I was under the impression that Tom Tom has a live update that you can correct yourself and feed back.


----------



## rgfuller (27 Aug 2010)

Just a note on Garmin - on Wednesday they issued a limited recall for a few of their devices due to a possible overheat issue:

Only the nüvi 200W, 250W, 260W, 7xx and 7xxT (where xx is a two-digit number) model numbers may be affected - more details in the link below.

[broken link removed]


----------



## scuby (29 Aug 2010)

just checked my serial number, and it's one of the ones being re-called...thanks for posting rgfuller !


----------



## Gtec (10 Sep 2010)

Slightly off topic, but for major routes the most up to date maps are probable those on the OpenStreetMap project.

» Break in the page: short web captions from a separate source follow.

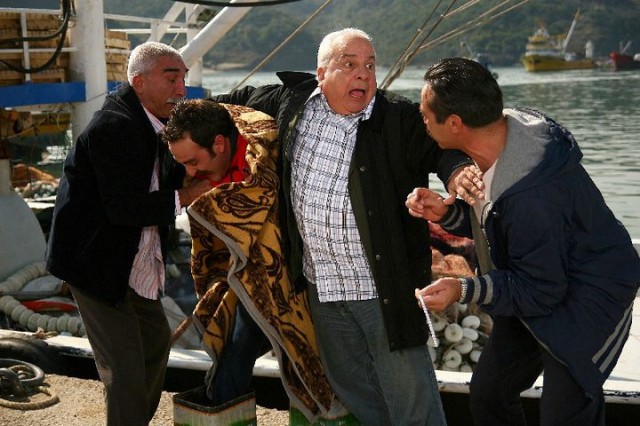 Akasya Durağı Fotoğrafı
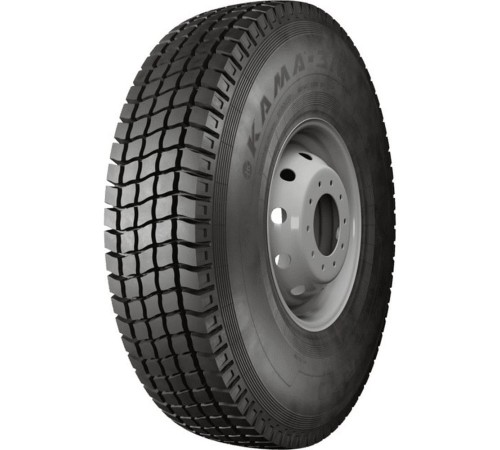 КАМА Кама-310 11,00R20 150/146K, TT нс16 Всепозиционная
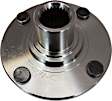 HUB31 Front, Driver or Passenger Side Wheel Hub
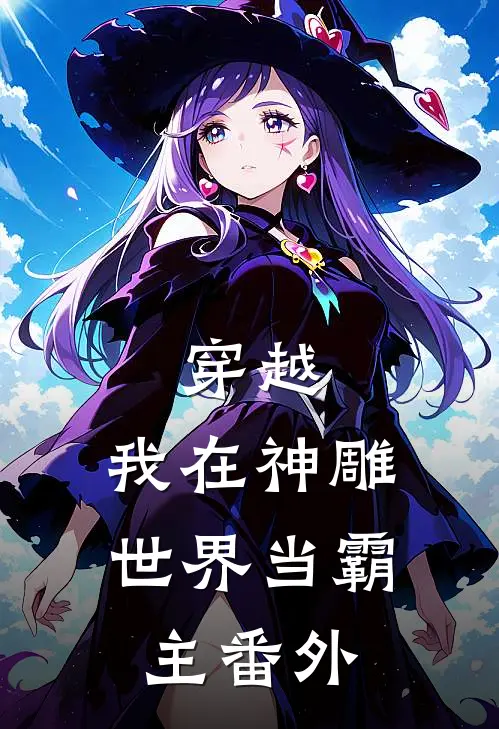 穿越：我在神雕世界当霸主 番外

This is an open source style project where people upload the routes. I have not to date found a decent Sat Nav that uses these maps, so I'd love to hear from anyone that has. 

As an example of the speed of update, the M9 opened yesterday at 3pm is already on the on-line map.

www.openstreetmap.org for details

I have a garmin, and tom tom on a smartphone, and think that both are pretty much useless, the maps are years out of date, and the interface for selecting destination is very very poor.

Gtec


----------



## dahamsta (10 Sep 2010)

Looked at updating my old Nuvi recently, the data they had on updates was very poor and the consensus on the web seemed to be that the updates are still very out of date, even the motorways. I kept me money. When I do finally get hacked off with it I'll be buying an Android tablet and a dash mount. Garmin can go screw themselves. They're not and have never invested in their own future and they deserve to go bang because of it.


----------